Yang perlu dipahami: IMS tidak mengenal usia, gender, orientasi seksual, atau status sosial. Siapa pun yang aktif secara seksual memiliki risiko, dan risiko itu meningkat signifikan pada mereka yang berganti pasangan, tidak menggunakan proteksi, atau memiliki pasangan dengan status kesehatan seksual yang tidak diketahui. Menurut Kementerian Kesehatan RI, peningkatan kasus IMS di Indonesia terus terjadi setiap tahunnya, menjadikan screening rutin bukan lagi pilihan, melainkan kebutuhan.

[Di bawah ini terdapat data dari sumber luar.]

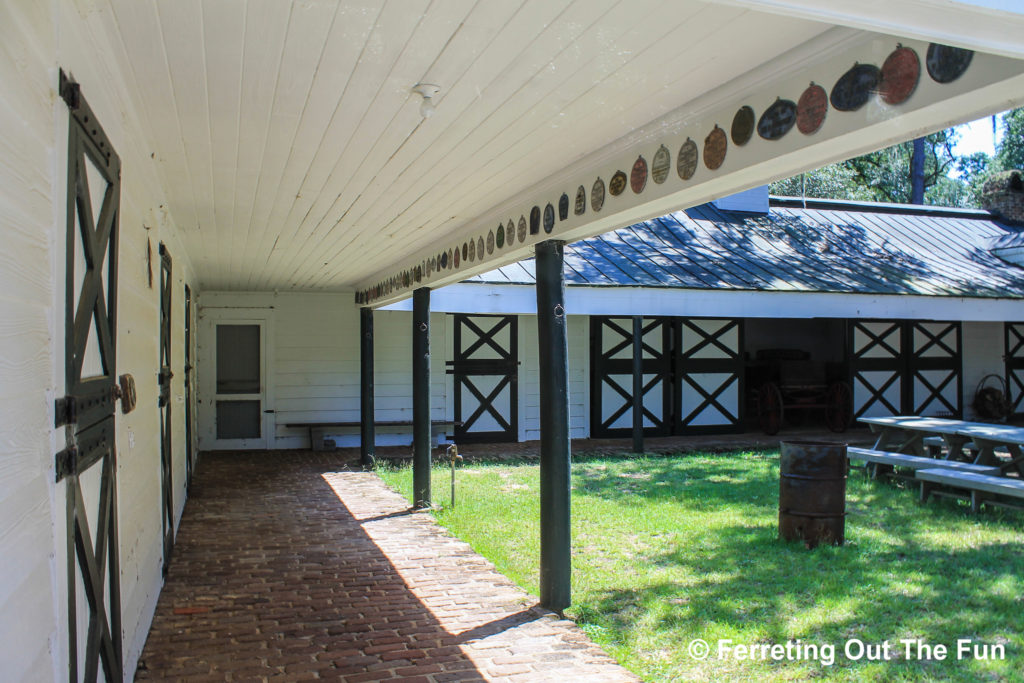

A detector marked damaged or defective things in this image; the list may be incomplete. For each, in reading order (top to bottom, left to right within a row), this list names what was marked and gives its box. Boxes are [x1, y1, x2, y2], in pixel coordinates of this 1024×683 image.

rusty barrel [780, 444, 844, 552]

Baca lebih lanjut: MCU untuk Wanita & Pria: Kenapa Kebutuhannya Bisa Berbeda?
Kenapa Banyak IMS Tidak Bergejala?
Ini adalah bagian yang paling sering disalahpahami. Banyak orang berasumsi, “Kalau saya tidak merasakan apa-apa, berarti saya sehat”. Sayangnya, logika itu tidak berlaku untuk sebagian besar penyakit menular seksual.
Klamidia, misalnya, dikenal sebagai "silent infection" karena hingga 70% kasus pada wanita dan 50% pada pria tidak menunjukkan gejala sama sekali. HIV bisa berada di tubuh bertahun-tahun tanpa gejala yang terlihat. Sifilis memiliki fase laten di mana gejalanya menghilang sepenuhnya meski bakteri masih aktif di dalam tubuh. Hepatitis B dan C juga bisa bersifat asimptomatik selama bertahun-tahun sebelum akhirnya merusak hati secara signifikan.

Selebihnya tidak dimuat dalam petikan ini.